PROBLEM >>
Return the full set of entries precisely. Do not carry over any pictures.

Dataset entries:
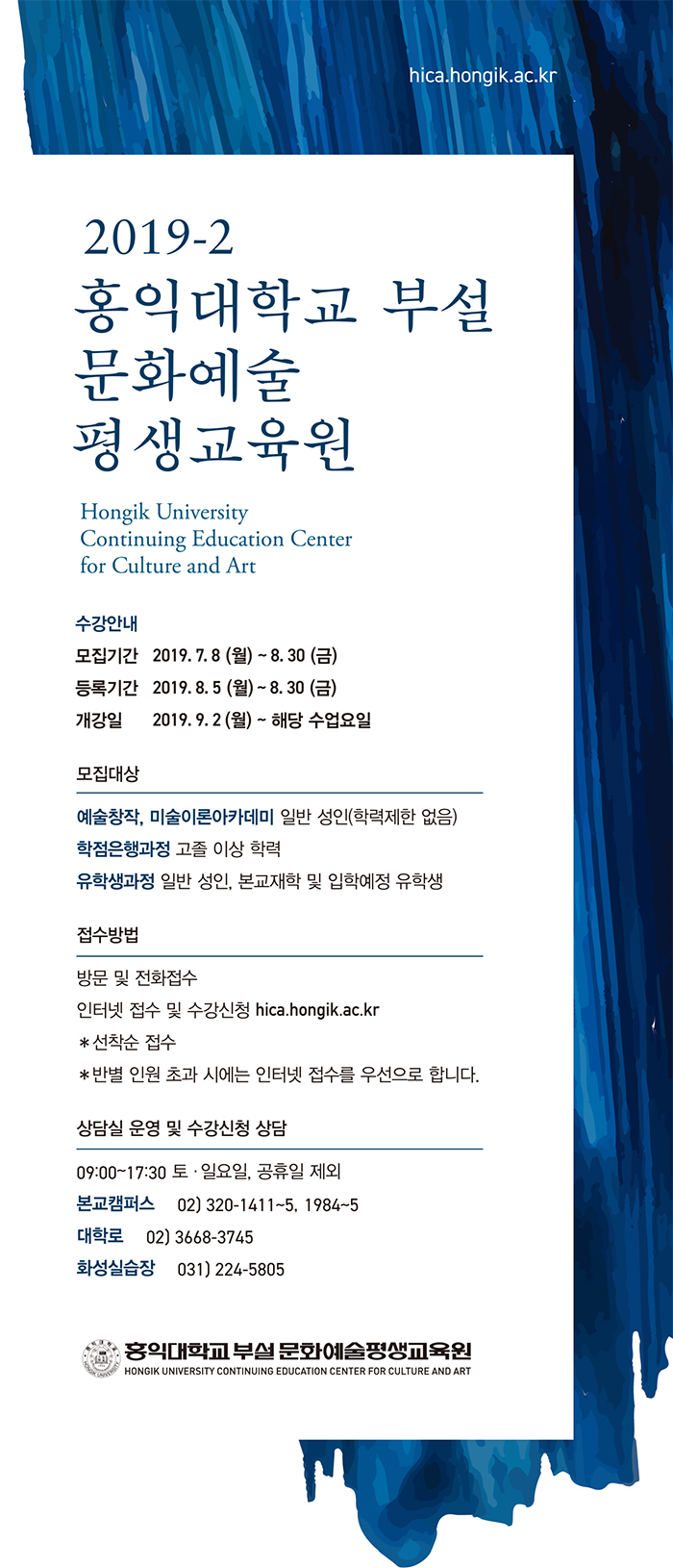 hica.hongik.ac.kr

2019-2
홍익대학교 부설
문화예술
평생교육원

Hongik University
Continuing Education Center
for Culture and Art

수강안내
모집기간 2019. 7. 8 (월) ~ 8. 30 (금)
등록기간 2019. 8. 5 (월) ~ 8. 30 (금)
개강일 2019. 9. 2 (월) ~ 해당 수업요일

모집대상
예술창작, 미술이론아카데미 일반 성인(학력제한 없음)
학점은행과정 고졸 이상 학력
유학생과정 일반 성인, 본교재학 및 입학예정 유학생

접수방법
방문 및 전화접수
인터넷 접수 및 수강신청 hica.hongik.ac.kr
*선착순 접수
*반별 인원 초과 시에는 인터넷 접수를 우선으로 합니다.

상담실 운영 및 수강신청 상담
09:00~17:30 토 · 일요일, 공휴일 제외
본교캠퍼스 02) 320-1411~5, 1984~5
대학로 02) 3668-3745
화성실습장 031) 224-5805

홍익대학교 부설 문화예술평생교육원
HONGIK UNIVERSITY CONTINUING EDUCATION CENTER FOR CULTURE AND ART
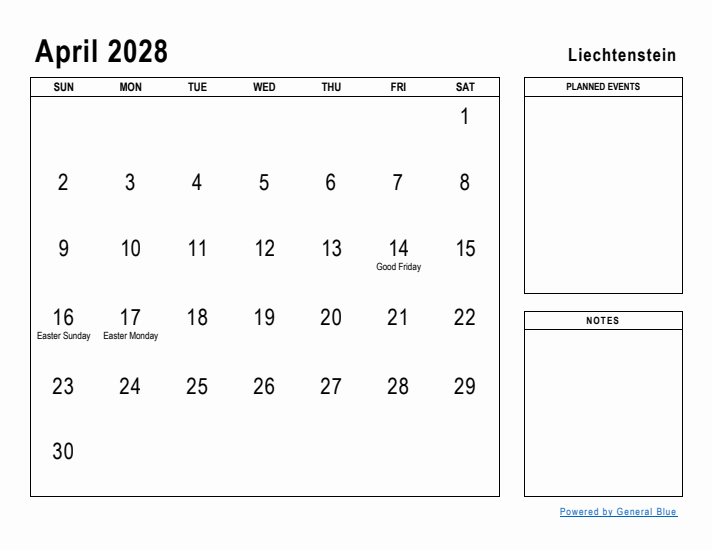 April 2028

Liechtenstein

| SUN | MON | TUE | WED | THU | FRI | SAT |
|---|---|---|---|---|---|---|
| | | | | | | 1 |
| 2 | 3 | 4 | 5 | 6 | 7 | 8 |
| 9 | 10 | 11 | 12 | 13 | 14 Good Friday | 15 |
| 16 Easter Sunday | 17 Easter Monday | 18 | 19 | 20 | 21 | 22 |
| 23 | 24 | 25 | 26 | 27 | 28 | 29 |
| 30 | | | | | | |

PLANNED EVENTS

NOTES

Powered by General Blue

SOLUTION TO THE EXERCISE >>
 hica.hongik.ac.kr

2019-2
홍익대학교 부설
문화예술
평생교육원

Hongik University
Continuing Education Center
for Culture and Art

수강안내
모집기간 2019. 7. 8 (월) ~ 8. 30 (금)
등록기간 2019. 8. 5 (월) ~ 8. 30 (금)
개강일 2019. 9. 2 (월) ~ 해당 수업요일

모집대상
예술창작, 미술이론아카데미 일반 성인(학력제한 없음)
학점은행과정 고졸 이상 학력
유학생과정 일반 성인, 본교재학 및 입학예정 유학생

접수방법
방문 및 전화접수
인터넷 접수 및 수강신청 hica.hongik.ac.kr
*선착순 접수
*반별 인원 초과 시에는 인터넷 접수를 우선으로 합니다.

상담실 운영 및 수강신청 상담
09:00~17:30 토 · 일요일, 공휴일 제외
본교캠퍼스 02) 320-1411~5, 1984~5
대학로 02) 3668-3745
화성실습장 031) 224-5805

홍익대학교 부설 문화예술평생교육원
HONGIK UNIVERSITY CONTINUING EDUCATION CENTER FOR CULTURE AND ART
 April 2028

Liechtenstein

| SUN | MON | TUE | WED | THU | FRI | SAT |
|---|---|---|---|---|---|---|
| | | | | | | 1 |
| 2 | 3 | 4 | 5 | 6 | 7 | 8 |
| 9 | 10 | 11 | 12 | 13 | 14 Good Friday | 15 |
| 16 Easter Sunday | 17 Easter Monday | 18 | 19 | 20 | 21 | 22 |
| 23 | 24 | 25 | 26 | 27 | 28 | 29 |
| 30 | | | | | | |

PLANNED EVENTS

NOTES

Powered by General Blue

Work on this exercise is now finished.